(Stored data entries)
==================================================

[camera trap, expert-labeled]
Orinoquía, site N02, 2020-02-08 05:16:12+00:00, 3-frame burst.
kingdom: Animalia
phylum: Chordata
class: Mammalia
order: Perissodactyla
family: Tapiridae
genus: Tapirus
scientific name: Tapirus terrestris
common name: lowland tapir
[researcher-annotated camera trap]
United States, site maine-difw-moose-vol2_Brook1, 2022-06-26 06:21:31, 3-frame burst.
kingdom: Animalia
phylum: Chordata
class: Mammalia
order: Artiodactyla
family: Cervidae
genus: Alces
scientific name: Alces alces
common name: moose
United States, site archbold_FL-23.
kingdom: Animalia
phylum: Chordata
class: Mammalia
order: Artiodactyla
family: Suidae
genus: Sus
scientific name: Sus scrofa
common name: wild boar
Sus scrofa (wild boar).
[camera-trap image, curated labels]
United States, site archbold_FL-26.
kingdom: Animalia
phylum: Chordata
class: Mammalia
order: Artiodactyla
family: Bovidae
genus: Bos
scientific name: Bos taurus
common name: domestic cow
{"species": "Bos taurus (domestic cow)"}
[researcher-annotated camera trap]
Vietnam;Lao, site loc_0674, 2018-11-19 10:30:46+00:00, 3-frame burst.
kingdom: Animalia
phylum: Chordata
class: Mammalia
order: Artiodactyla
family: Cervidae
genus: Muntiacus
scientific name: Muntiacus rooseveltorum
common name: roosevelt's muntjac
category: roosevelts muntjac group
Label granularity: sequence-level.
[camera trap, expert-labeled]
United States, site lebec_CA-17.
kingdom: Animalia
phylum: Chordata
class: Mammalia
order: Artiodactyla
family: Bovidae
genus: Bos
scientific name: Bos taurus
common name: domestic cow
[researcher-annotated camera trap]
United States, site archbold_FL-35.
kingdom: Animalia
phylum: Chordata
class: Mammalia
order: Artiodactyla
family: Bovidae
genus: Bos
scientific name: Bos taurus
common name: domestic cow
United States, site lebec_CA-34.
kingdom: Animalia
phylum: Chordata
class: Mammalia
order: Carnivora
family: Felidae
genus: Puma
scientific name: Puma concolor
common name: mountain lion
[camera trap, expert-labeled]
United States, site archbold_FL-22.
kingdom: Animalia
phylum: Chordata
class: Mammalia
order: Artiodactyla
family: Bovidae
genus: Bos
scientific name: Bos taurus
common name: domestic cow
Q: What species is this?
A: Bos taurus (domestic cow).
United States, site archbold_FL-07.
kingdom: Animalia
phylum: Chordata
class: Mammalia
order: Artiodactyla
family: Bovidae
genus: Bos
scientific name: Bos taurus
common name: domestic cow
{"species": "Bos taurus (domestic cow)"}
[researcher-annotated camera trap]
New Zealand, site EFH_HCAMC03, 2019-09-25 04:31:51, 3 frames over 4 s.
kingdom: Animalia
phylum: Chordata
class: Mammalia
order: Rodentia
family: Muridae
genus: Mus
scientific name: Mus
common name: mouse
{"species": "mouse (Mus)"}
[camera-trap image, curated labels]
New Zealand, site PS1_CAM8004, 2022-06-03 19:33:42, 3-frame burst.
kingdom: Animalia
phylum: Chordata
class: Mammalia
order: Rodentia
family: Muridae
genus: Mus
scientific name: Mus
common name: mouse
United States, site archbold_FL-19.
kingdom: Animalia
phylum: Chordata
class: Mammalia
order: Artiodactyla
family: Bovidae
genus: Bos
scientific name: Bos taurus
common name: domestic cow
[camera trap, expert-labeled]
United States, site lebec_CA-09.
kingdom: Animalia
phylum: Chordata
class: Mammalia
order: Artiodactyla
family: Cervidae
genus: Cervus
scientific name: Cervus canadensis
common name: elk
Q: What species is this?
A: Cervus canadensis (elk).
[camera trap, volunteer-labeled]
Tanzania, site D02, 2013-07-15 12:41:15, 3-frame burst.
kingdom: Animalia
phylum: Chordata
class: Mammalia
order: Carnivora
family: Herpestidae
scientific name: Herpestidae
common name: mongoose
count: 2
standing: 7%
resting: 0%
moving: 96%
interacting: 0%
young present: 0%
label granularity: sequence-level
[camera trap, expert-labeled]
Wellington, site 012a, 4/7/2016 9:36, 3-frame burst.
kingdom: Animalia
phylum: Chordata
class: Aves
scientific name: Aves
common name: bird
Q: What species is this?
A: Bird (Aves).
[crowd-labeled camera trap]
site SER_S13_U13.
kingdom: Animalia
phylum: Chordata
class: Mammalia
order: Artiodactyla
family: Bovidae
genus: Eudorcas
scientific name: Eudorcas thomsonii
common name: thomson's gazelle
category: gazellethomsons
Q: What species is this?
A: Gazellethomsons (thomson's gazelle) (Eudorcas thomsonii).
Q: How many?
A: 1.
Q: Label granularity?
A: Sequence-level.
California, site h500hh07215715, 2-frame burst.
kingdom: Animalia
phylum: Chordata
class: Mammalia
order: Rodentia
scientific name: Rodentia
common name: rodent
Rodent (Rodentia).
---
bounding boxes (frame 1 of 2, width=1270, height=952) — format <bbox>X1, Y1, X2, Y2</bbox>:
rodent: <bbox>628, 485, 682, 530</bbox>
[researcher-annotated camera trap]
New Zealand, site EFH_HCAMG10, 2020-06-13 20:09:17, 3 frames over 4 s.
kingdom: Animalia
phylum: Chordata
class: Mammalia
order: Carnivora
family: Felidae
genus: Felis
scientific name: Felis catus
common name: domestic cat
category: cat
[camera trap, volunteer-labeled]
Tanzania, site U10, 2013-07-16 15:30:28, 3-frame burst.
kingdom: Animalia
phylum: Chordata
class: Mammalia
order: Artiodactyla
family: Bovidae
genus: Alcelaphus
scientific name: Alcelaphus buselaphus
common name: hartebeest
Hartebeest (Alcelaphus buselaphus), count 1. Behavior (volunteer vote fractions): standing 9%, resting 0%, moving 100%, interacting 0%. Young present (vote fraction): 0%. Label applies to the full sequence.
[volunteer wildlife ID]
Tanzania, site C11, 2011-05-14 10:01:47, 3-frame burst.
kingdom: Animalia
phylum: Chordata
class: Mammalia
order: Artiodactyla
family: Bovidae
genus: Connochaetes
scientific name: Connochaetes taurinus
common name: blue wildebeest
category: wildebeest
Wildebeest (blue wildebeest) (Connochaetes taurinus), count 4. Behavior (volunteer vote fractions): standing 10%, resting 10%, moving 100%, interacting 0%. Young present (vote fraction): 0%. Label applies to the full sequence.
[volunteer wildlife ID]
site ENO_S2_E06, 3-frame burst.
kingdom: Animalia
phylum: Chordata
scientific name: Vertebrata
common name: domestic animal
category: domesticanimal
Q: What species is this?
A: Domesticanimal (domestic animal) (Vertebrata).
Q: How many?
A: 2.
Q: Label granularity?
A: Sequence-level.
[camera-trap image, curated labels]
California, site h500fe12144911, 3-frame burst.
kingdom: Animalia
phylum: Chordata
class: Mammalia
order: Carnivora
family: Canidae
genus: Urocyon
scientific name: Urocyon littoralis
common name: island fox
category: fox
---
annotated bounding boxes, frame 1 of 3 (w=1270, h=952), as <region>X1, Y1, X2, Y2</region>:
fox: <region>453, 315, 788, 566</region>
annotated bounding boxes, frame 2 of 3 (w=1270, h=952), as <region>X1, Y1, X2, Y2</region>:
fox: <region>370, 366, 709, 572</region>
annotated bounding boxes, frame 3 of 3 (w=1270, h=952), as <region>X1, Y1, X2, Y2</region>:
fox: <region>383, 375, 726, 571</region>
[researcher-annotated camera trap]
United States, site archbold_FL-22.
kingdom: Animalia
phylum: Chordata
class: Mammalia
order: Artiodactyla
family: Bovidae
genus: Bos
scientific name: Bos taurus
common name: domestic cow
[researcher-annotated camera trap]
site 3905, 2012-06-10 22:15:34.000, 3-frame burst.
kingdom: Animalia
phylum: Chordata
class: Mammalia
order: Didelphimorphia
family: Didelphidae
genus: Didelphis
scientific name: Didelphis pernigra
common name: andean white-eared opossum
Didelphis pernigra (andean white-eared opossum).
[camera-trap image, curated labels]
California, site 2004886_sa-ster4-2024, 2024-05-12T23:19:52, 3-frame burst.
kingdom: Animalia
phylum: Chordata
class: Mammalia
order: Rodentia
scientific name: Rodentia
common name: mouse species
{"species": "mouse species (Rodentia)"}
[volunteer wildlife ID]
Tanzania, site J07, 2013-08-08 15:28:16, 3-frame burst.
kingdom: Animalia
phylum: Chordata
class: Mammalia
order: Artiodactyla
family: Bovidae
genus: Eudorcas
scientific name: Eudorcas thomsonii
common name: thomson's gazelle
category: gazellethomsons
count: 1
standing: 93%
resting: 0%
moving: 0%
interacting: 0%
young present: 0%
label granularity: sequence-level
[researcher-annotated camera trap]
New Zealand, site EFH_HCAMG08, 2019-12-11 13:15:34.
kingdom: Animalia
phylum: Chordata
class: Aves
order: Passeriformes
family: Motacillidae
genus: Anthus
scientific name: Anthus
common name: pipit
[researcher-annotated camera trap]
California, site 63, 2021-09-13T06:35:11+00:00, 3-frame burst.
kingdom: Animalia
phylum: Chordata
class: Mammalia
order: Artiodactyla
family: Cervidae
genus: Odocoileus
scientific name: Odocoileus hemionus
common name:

==================================================

TO DO: Search the entries for the word "mouse" and pick out every line that holds it.

ANSWER SPACE:
common name: mouse
{"species": "mouse (Mus)"}
common name: mouse
common name: mouse species
{"species": "mouse species (Rodentia)"}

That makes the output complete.